**TO BE DONE**
1) Translate this sentence from the passage on the GCN experiment results into Spanish: "However, as datasets expand in size, the loss of numerous edges affects partitioning significantly."
2) Continue the passage on the GCN experiment results, picking up right after its final sentence.

Following \citet{wu2019active}, we evaluate each baseline with a series of label budgets and report the Macro-F1 performance for node classification over the full graph. We note that the results are the average of repeated experiments with 3 random seeds

\subsection{Experiment Results on GCN}

The performance comparison between all competitive methods is presented in Table ~\ref{tab:experiment_result}. Note-worthy findings are summarized as follows:
\begin{itemize}
\item Our proposed ALIN and ALINFar, substantially outperform baseline methods across various budget constraints. Notably, these improvements persist until performance plateaus.

\item On smaller datasets like Cora and Citeseer, where the number of nodes and edges is relatively modest, our proposed framework exhibits remarkable superiority, surpassing baseline methods by a notable margin, typically around 1-1.5\%. This enhanced performance can be attributed to the framework's adept utilization of feedback from the training process.

\item For datasets with more extensive node and edge counts, such as Pubmed and Coauthor-CS, ALIN demonstrates clear advantages over baseline methods, particularly outperforming GraphPart, the state-of-the-art method. Notably, on larger datasets like Pubmed and Coauthor-CS, ALIN proves most effective with smaller budgets, typically around 200-230. However, with a more substantial budget (260), AGE edges slightly ahead of ALIN by approximately 0.2-0.5\%, as larger budgets tend to lead to performance saturation.

\item GraphPartFar exhibits commendable performance on Cora, trailing ALINFar by a mere 1-2\%. However, as datasets expand in size, the loss of numerous edges affects partitioning significantly. Consequently, on Pubmed and Coauthor-CS, GraphPartFar lags behind ALINFar by approximately 4-5\%.

\item In the context of the second-best performing methods, both ALINFar and Uncertainty shine on Cora and Citeseer. However, on Pubmed and Coauthor-CS, Uncertainty's performance is lackluster, with AGE emerging as the second-best performer. The discrepancy arises because Uncertainty operates independently of the graph structure, which becomes problematic for larger datasets where edge loss entails more significant information loss. In contrast, AGE amalgamates centrality, density, and uncertainty scores, proving advantageous in scenarios where data lacks edges in extensive graphs. Consequently, AGE consistently outperforms Uncertainty in these settings.
\end{itemize}

Overall, our experimental results showcase the robustness and versatility of the ALIN framework and its extensions, shedding light on their adaptability across diverse graph datasets and budget constraints.

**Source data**

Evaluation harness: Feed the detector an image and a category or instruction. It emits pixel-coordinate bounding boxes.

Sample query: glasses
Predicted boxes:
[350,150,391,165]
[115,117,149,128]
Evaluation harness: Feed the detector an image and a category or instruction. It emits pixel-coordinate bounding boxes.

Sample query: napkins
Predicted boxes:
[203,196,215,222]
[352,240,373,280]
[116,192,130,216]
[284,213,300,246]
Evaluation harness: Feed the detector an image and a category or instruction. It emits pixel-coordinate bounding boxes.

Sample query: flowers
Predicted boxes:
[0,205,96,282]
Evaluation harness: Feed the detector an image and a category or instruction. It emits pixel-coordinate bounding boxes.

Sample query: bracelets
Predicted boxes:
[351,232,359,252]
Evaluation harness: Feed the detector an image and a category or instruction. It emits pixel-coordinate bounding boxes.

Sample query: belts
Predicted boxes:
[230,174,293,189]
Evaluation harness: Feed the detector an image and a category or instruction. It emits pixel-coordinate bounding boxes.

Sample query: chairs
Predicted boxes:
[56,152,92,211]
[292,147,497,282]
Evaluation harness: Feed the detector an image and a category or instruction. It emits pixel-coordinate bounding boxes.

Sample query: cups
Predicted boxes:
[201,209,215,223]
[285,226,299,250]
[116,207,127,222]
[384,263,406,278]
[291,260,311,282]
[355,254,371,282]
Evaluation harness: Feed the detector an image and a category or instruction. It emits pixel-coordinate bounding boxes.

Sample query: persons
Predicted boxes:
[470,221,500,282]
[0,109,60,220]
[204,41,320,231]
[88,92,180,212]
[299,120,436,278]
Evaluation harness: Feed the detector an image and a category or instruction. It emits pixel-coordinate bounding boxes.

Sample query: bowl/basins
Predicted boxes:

**RESULTS IN ORDER**
1) Sin embargo, a medida que los conjuntos de datos aumentan de tamaño, la pérdida de numerosas aristas afecta significativamente a la partición.

2)
\section{Conclusion and Discussion}
In this work, we embarked on a comprehensive exploration of the active learning paradigm tailored specifically for Graph Neural Networks (GNNs) operating on incomplete graphs. Drawing inspiration from the synergy between node and edge information, we introduced a novel framework designed to harness the unique potential inherent in incomplete graph structures. Our experiments yielded compelling evidence of the efficacy of our proposed framework. We demonstrated that it not only outperforms existing state-of-the-art baseline active learning methods but does so consistently across a variety of real-world datasets and scenarios. These findings underscore the pivotal role of our approach in advancing active learning strategies in the context of incomplete graph data.

Several avenues for future research may include: 1) Investigating dynamic edge scoring mechanisms that adapt to the evolving graph structure could be fruitful and 2) Exploring the synergy between our active learning framework and graph generative models could open doors to novel applications. 



\begin{contributions} % will be removed in pdf for initial submission 
					  % (without ‘accepted’ option in \documentclass)
                      % so you can already fill it to test with the
                      % ‘accepted’ class option
All authors contributed to the study’s conception and
design. Cong Tran had the idea for the article. Material preparation, data collection, and analysis were performed by Tung Khong. Experiments were
conducted by Tung Khong. The first draft of the manuscript was written
by Tung Khong and all authors commented on previous versions of the manuscript.
All authors read and approved the final manuscript.
\end{contributions}

\begin{acknowledgements} % will be removed in pdf for initial submission,
						 % (without ‘accepted’ option in \documentclass)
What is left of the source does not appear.